Ciudadanos busca "talento" en Galicia

S. V.

“Vázquez no es vieja política, lo que tiene es mucha sabiduría y bagaje político que es de aprovechar”, afirma Laureano Bermejo, secretario de Organización de Ciudadanos en Galicia. El dirigente admite que el exsocialista “comulga” con las ideas del partido de Albert Rivera y viceversa y que ambos políticos “hablan” mucho, pero desinfla las probabilidades de que el exregidor se integre en las filas naranjas: “De ahí a que sea candidato [en A Coruña]...”. Y aunque Ciudadanos defiende que la lengua gallega no debe recibir una discriminación positiva con respecto al castellano, el partido tampoco piensa reabrir en A Coruña la guerra del topónimo que obsesionó a Vázquez. “Eso está superado”, sentencia Bermejo.

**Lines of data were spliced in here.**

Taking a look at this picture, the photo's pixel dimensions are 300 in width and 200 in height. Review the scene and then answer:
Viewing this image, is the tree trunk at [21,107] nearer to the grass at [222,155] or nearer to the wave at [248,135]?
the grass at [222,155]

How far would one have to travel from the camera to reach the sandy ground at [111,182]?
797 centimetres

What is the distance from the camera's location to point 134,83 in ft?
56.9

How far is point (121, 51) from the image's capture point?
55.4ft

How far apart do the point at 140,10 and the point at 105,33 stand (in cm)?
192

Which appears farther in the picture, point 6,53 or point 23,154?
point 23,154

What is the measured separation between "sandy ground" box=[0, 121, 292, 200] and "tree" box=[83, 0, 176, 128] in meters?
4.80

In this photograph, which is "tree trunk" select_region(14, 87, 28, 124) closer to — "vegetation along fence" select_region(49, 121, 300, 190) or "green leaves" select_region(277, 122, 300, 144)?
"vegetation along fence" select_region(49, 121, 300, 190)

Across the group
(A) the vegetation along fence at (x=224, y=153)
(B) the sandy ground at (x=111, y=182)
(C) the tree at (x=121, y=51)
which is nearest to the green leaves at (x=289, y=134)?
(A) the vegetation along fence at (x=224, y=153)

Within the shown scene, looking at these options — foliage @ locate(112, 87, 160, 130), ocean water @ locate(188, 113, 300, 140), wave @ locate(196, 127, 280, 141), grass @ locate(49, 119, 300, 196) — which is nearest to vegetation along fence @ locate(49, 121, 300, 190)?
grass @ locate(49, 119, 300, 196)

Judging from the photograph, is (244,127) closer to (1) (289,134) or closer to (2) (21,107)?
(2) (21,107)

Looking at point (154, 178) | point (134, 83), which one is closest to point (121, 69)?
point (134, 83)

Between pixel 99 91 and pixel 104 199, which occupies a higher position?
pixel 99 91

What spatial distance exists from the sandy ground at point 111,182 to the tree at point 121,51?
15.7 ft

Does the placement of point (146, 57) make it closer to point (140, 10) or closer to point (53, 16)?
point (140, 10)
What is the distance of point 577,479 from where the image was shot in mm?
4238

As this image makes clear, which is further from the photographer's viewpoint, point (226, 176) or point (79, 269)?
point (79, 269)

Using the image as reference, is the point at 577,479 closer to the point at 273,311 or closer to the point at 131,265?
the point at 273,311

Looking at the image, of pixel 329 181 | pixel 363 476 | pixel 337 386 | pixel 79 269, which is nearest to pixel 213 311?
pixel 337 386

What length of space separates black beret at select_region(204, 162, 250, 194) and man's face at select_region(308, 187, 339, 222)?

En el partido naranja buscan “talento” para intentar en las municipales de 2019 lo que no fue posible en 2015. En Galicia, mientras las mareas apoyadas por Podemos desplazaban al PP de A Coruña, Santiago y Ferrol, Ciudadanos obtuvo solo 19 concejales, no fue bisagra de ningún gobierno local relevante y en cuatro de las siete ciudades ni siquiera logró representación. Ahora, asegura Bermejo, la formación “ha crecido mucho”. En un año, detalla, ha pasado de tener solo 19 agrupaciones a rozar el centenar y cuenta con un millar de afiliados y 6.000 simpatizantes.

“Estamos abiertos a captar gente, a que venga talento; no cerramos la puerta a nadie por el partido del que proceda”, subraya Bermejo, exmiembro de UpyD, quien ve fundamentalmente “nerviosos” a PP y PSOE. Uno de los posibles fichajes contactados ya hace tiempo fue un exconsejero del Gobierno de Feijóo, el empresario Javier Guerra. “Se habló con él a nivel nacional, pero hoy no sabemos nada, aunque en el momento que quiera venir será bienvenido”, explica el dirigente gallego de Ciudadanos. En enero, tras la celebración de primarias, se sabrá el nombre de los elegidos.